[TASK DETAILS]
The entries that follow should be written out exactly.

[TASK INPUT]
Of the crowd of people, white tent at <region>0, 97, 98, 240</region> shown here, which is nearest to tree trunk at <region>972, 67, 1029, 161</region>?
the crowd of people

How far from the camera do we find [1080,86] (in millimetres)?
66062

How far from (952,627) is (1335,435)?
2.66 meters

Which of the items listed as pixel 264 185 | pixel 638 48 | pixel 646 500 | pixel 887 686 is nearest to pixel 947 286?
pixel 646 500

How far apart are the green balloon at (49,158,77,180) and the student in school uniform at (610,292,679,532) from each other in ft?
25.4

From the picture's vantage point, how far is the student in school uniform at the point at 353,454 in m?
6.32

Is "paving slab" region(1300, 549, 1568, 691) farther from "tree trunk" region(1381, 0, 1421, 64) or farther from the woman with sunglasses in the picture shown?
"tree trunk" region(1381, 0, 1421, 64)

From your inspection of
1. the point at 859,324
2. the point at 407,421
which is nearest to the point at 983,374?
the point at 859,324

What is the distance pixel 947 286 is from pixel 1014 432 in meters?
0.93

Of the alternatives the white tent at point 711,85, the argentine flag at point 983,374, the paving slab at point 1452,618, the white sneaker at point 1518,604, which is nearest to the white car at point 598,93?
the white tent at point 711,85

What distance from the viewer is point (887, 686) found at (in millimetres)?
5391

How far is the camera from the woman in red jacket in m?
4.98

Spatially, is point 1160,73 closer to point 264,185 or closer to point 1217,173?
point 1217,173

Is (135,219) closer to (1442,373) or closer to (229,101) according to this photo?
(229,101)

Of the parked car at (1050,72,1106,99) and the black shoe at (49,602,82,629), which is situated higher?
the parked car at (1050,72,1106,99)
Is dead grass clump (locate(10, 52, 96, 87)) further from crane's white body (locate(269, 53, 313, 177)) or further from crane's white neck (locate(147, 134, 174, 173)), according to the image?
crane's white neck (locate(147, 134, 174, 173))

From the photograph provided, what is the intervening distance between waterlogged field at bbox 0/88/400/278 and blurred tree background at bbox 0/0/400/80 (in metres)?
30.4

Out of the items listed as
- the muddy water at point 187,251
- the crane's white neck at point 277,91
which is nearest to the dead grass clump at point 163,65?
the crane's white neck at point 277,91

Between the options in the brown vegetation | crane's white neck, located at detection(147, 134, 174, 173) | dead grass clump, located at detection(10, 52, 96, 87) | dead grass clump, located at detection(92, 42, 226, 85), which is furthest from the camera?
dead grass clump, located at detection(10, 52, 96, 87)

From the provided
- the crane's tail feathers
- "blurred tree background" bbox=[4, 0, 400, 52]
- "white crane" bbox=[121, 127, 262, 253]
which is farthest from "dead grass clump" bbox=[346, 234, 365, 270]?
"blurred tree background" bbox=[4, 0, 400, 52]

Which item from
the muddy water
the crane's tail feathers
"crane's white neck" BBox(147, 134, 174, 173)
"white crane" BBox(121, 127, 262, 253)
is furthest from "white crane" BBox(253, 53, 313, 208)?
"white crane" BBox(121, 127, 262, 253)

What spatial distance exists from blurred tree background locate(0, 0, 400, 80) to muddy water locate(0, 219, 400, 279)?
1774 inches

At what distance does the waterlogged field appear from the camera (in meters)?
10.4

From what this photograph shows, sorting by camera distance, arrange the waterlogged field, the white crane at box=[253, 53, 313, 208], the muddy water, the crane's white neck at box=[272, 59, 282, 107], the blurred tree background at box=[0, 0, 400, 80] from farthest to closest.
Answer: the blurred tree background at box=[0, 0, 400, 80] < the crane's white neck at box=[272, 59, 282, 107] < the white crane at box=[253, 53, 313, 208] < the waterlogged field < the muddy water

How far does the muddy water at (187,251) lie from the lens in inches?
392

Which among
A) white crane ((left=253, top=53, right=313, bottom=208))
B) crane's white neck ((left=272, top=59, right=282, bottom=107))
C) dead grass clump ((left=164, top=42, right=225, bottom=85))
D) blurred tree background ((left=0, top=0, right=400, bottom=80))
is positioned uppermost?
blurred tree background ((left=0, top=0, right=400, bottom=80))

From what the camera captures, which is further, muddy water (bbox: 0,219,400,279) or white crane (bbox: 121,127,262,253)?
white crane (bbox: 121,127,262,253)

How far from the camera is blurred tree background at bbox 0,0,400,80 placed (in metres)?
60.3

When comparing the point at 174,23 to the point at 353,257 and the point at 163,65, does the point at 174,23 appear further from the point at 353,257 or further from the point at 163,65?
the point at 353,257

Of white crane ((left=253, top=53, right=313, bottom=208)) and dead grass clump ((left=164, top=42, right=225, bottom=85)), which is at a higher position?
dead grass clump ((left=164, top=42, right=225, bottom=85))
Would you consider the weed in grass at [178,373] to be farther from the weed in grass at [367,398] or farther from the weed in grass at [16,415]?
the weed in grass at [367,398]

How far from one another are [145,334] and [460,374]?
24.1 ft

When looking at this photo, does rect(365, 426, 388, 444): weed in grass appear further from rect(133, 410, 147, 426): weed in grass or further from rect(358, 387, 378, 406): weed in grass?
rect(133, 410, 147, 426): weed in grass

[PROBLEM SOLUTION]
Of the crowd of people, white tent at <region>0, 97, 98, 240</region> shown here, which is nearest to tree trunk at <region>972, 67, 1029, 161</region>?
the crowd of people

How far from the camera do we find [1080,86] (in millimetres)?
66062

How far from (952,627) is (1335,435)?
2.66 meters

Which of the items listed as pixel 264 185 | pixel 638 48 | pixel 646 500 | pixel 887 686 is nearest to pixel 947 286?
pixel 646 500

How far apart are the green balloon at (49,158,77,180) and the student in school uniform at (610,292,679,532) from each other in ft?
25.4

From the picture's vantage point, how far is the student in school uniform at the point at 353,454 in m?
6.32

Is "paving slab" region(1300, 549, 1568, 691) farther from "tree trunk" region(1381, 0, 1421, 64) or farther from the woman with sunglasses in the picture shown?
"tree trunk" region(1381, 0, 1421, 64)

From your inspection of
1. the point at 859,324
2. the point at 407,421
which is nearest to the point at 983,374?
the point at 859,324

What is the distance pixel 947 286 is from pixel 1014 432 in meters?
0.93

Of the alternatives the white tent at point 711,85, the argentine flag at point 983,374, the paving slab at point 1452,618, the white sneaker at point 1518,604, which is nearest to the white car at point 598,93?
the white tent at point 711,85

What distance from the viewer is point (887, 686) found at (in millimetres)?
5391

How far is the camera from the woman in red jacket in m?
4.98

Spatially, is point 1160,73 closer to point 264,185 or closer to point 1217,173?
point 1217,173

Is (135,219) closer to (1442,373) or closer to (229,101) according to this photo?
(229,101)

Of the parked car at (1050,72,1106,99) and the black shoe at (49,602,82,629), which is situated higher?
the parked car at (1050,72,1106,99)
Is dead grass clump (locate(10, 52, 96, 87)) further from crane's white body (locate(269, 53, 313, 177)) or further from crane's white neck (locate(147, 134, 174, 173)), according to the image?
crane's white neck (locate(147, 134, 174, 173))

From the photograph provided, what is the intervening distance between waterlogged field at bbox 0/88/400/278 and blurred tree background at bbox 0/0/400/80 (in metres)?
30.4

Out of the items listed as
- the muddy water at point 187,251
- the crane's white neck at point 277,91
which is nearest to the dead grass clump at point 163,65?
the crane's white neck at point 277,91

Between the options in the brown vegetation | crane's white neck, located at detection(147, 134, 174, 173) | dead grass clump, located at detection(10, 52, 96, 87) | dead grass clump, located at detection(92, 42, 226, 85), which is furthest from the camera?
dead grass clump, located at detection(10, 52, 96, 87)

From the provided
- the crane's tail feathers
- "blurred tree background" bbox=[4, 0, 400, 52]
- "white crane" bbox=[121, 127, 262, 253]
which is farthest from "dead grass clump" bbox=[346, 234, 365, 270]?
"blurred tree background" bbox=[4, 0, 400, 52]

Which item from
the muddy water
the crane's tail feathers
"crane's white neck" BBox(147, 134, 174, 173)
"white crane" BBox(121, 127, 262, 253)
is furthest from "white crane" BBox(253, 53, 313, 208)?
"white crane" BBox(121, 127, 262, 253)

What spatial distance exists from blurred tree background locate(0, 0, 400, 80) to muddy water locate(0, 219, 400, 279)?
1774 inches

At what distance does the waterlogged field appear from the camera (in meters)?
10.4

From what this photograph shows, sorting by camera distance, arrange the waterlogged field, the white crane at box=[253, 53, 313, 208], the muddy water, the crane's white neck at box=[272, 59, 282, 107], the blurred tree background at box=[0, 0, 400, 80] from farthest to closest.
Answer: the blurred tree background at box=[0, 0, 400, 80] < the crane's white neck at box=[272, 59, 282, 107] < the white crane at box=[253, 53, 313, 208] < the waterlogged field < the muddy water

How far does the muddy water at (187,251) lie from the lens in inches?
392

Which among
A) white crane ((left=253, top=53, right=313, bottom=208))
B) crane's white neck ((left=272, top=59, right=282, bottom=107))
C) dead grass clump ((left=164, top=42, right=225, bottom=85))
D) blurred tree background ((left=0, top=0, right=400, bottom=80))
is positioned uppermost?
blurred tree background ((left=0, top=0, right=400, bottom=80))

From what the camera captures, which is further, muddy water (bbox: 0,219,400,279) or white crane (bbox: 121,127,262,253)?
white crane (bbox: 121,127,262,253)

How far from the camera is blurred tree background at bbox 0,0,400,80 placed (in metres)?
60.3

When comparing the point at 174,23 to the point at 353,257 and the point at 163,65, does the point at 174,23 appear further from the point at 353,257 or further from the point at 163,65?
the point at 353,257

Of white crane ((left=253, top=53, right=313, bottom=208)) and dead grass clump ((left=164, top=42, right=225, bottom=85)), which is at a higher position?
dead grass clump ((left=164, top=42, right=225, bottom=85))
Would you consider the weed in grass at [178,373] to be farther from the weed in grass at [367,398] or farther from the weed in grass at [16,415]?
the weed in grass at [367,398]

How far from one another are [145,334] and [460,374]?
24.1 ft

When looking at this photo, does rect(365, 426, 388, 444): weed in grass appear further from rect(133, 410, 147, 426): weed in grass or further from rect(358, 387, 378, 406): weed in grass?
rect(133, 410, 147, 426): weed in grass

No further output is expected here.